→ What is expected
Can you copy everything from "In the 4000" down to "groomed commercial warehouse." in the BAC Mono article below, word for word?

→ Text for analysis

Britain’s BAC Mono
High flying at low altitude
Addison, TX – Drive down most streets west of Addison Airport, and you’re almost overwhelmed by the external congestion of internal combustion. If you can remember Dallas’ Ross Avenue back in the day, the automotive venues off of Midway are the 21st-century take on the brightly lit used car lots of yesteryear. Here, however, the pre-owned inventory is sheltered in cavernous warehouses, and the only visual access to the wares is if someone has left a garage door open.
In the 4000 block of Billy Mitchell Drive sits Tactical Fleet, a pre-owned luxury retailer co-managed by partners Chris Barta and Jason Putnam. Both Chris and Jason are alums of Park Place Motorcars, and both wanted to further pursue their automotive vision outside of Ken Schnitzer’s immaculately groomed showrooms and, instead, inside an immaculately groomed commercial warehouse.

→ Data section
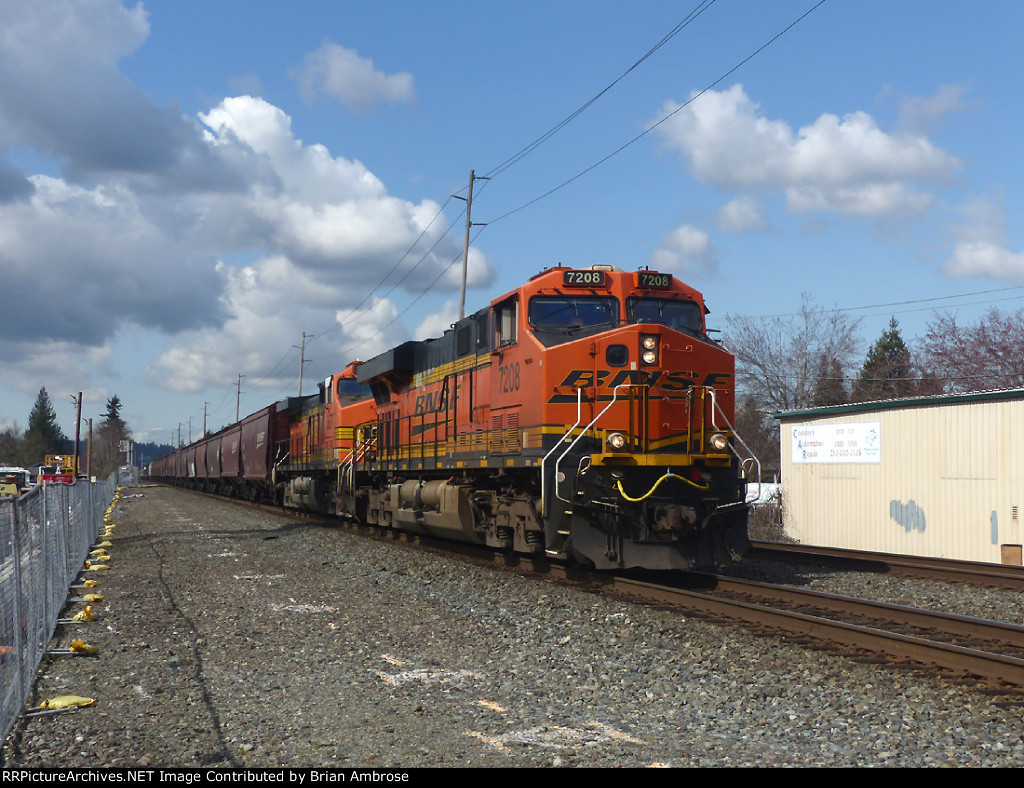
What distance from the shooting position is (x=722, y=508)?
1133 centimetres

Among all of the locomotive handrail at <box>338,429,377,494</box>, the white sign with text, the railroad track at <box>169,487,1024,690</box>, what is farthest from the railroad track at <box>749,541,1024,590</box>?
the locomotive handrail at <box>338,429,377,494</box>

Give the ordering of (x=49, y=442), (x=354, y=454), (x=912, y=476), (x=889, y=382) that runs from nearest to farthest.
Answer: (x=912, y=476)
(x=354, y=454)
(x=889, y=382)
(x=49, y=442)

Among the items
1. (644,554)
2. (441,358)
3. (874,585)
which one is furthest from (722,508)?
(441,358)

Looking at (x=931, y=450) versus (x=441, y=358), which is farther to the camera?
(x=931, y=450)

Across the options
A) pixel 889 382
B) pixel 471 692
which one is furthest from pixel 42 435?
pixel 471 692

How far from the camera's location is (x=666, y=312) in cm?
1230

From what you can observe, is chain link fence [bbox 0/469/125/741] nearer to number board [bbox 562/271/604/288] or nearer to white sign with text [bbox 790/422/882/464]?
number board [bbox 562/271/604/288]

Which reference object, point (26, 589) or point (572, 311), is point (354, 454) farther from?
point (26, 589)

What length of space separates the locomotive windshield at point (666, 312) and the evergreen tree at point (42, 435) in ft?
382

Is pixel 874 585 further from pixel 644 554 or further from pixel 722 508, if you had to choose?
pixel 644 554

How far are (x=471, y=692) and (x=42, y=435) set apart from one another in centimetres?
13985

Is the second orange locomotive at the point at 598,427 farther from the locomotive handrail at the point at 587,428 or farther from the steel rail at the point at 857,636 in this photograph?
the steel rail at the point at 857,636

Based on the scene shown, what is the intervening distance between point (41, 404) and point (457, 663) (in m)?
150

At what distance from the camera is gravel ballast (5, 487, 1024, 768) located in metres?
5.13
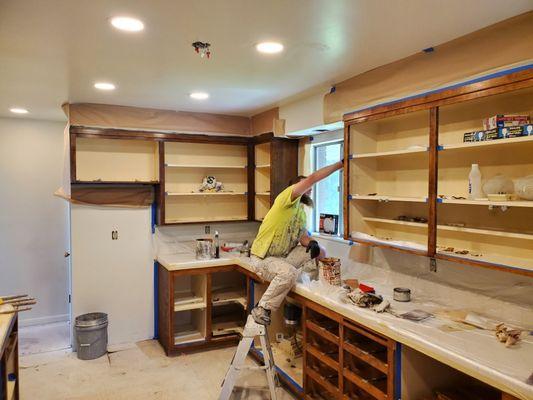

→ Task output
In the 4000 block of Billy Mitchell Drive sits Tactical Fleet, a pre-owned luxury retailer co-managed by partners Chris Barta and Jason Putnam. Both Chris and Jason are alums of Park Place Motorcars, and both wanted to further pursue their automotive vision outside of Ken Schnitzer’s immaculately groomed showrooms and, instead, inside an immaculately groomed commercial warehouse.